Are you under attack from your corporate immune system?
Photo credit: Bethany Szentesi via Unsplash
It was supposed to protect us.
One of the most disconcerting aspects of the recent Crowdstrike incident was that the process which caused the disruption - a rapidly deployed update to a piece of endpoint protection software - was meant to prevent disruption. Rapid deployment was intended to help us respond quickly to new threats against which we would otherwise be defenceless. Low level access to the operating system was intended to enable us to detect and deal with anomalous behaviours and subtle modes of attack. Tools such as Crowdstrike are supposed to be vital parts of our immunity against deliberate attacks and accidental failure: they are not supposed to turn on us.
It might seem that incidents such as the Crowdstrike update failure are, mercifully, rare. Most of the time, we rely on our corporate immune system to help us, not to harm us.
And yet, if we think harder, we quickly realise that our corporate immune systems are frequently full of failure and that, if our organisations were biological organisms, we would be perpetually inflamed. This is not just on those occasions when we normally invoke and lament the corporate immune system, such as when we are attempting deep and disruptive change. It affects the work that we try to do every day.
If you doubt this, consider the journey you take when getting from idea to implementation for a new system. You will need to gain approval for your business case, for your resource plan, for your action in hiring against the resource plan, for your design, for your procurement, for your testing approach, for your security defences, for your resilience plans, for your deployment, and for any changes you subsequently make. If you have been on this journey, you will recognise that this list is only a tiny subset of the times that you will need to ask permission to do your job. You will probably feel tired at the thought of it: every one of these approvals has its own structures, its own templates, its own stakeholders - and its own delays.

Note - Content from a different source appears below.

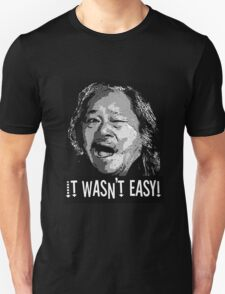 it wasn't easy, big trouble in little china, movie art, movie t-shirt, quote, eg shen,  T-Shirt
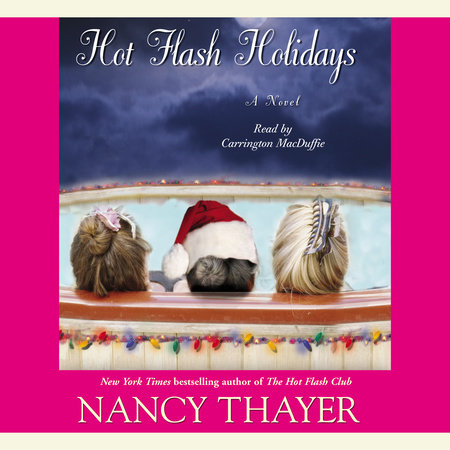 Hot Flash Holidays by Nancy Thayer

In some organisations, especially those in highly regulated industries, these approvals may form part of some formal framework, called something like a control system. In other organisations, they may just be known as the stuff you need to do to get things done. In both types of organisation, however, the original intent is usually sensible. Launching projects, hiring staff, building systems and putting them into production are all things that can go wrong in damaging ways. In most organisations, they have gone wrong at some point in the past, sometimes spectacularly. Controls, however they are described, are meant to protect against these failures: they are the core of the corporate immune system.
However, we have to ask ourselves whether this immune system actually works, and who and what it is protecting us from. Despite the ubiquity and overhead of these controls (they have been a part of life in every organisation I have worked for, large and small, private and public sector, and are especially prevalent in enterprise technology, where the power of computing lets us break big things fast), they frequently don’t work. Projects still fail, poor hiring and procurement choices are made, systems fall over in production, vital technology is subject to neglect and decay. The only comfort we have, if we choose to seek it, is that we can point at failures in process rather than failures in our own judgement. I do not think that we should seek this comfort.
How should we respond to counterproductive controls, that slow us down to no good purpose? I think that we should treat them in the same way that we treat any other source of cost: with constant scrutiny, and awkward questions about whether they are truly necessary. In one highly regulated company I used to work for, we periodically ran controls effectiveness reviews, which asked whether controls were successful in mitigating the risks that they were supposed to address. That was a useful thing to do: there is no point in running controls that are not effective. However, I now think that we should have gone further, and assessed the cost of each control, and whether the reduction in risk was worth this cost. We could even adopt the approach of zero based budgeting, in which you start with a budget of zero, and work up to those costs which are absolutely essential. A periodic exercise of zero based controls, in which we assume that there are no controls, and argue for those which we could not live without, might help us discard processes and approvals which have become useless or harmful.
If we undertake this exercise then, as well as counting this cost in the obvious currencies of time, resources and money, we should also count its cost in behaviour and motivation. In a corporate setting, leaders often say that we want our teams to be accountable, to be autonomous and to take ownership. Every time we delegate authority to a control or a process, we contradict this intent. Controls corrode autonomy, and we have better be sure that this corrosion is worth it.
I do not think that we should have no controls. As biological organisms, our immune systems are vital: the last few years have shown us how essential they are to our survival. However, to operate effectively, our immune systems need to be able to interact with our functioning at a low level, and when they goes wrong, the effect can be catastrophic or debilitating. Crowdstrike reminded us that we can experience the same phenomenon at the technical level: we should take the opportunity to ask which of our other controls are worth the cost, and which ones are damaging our ability to function.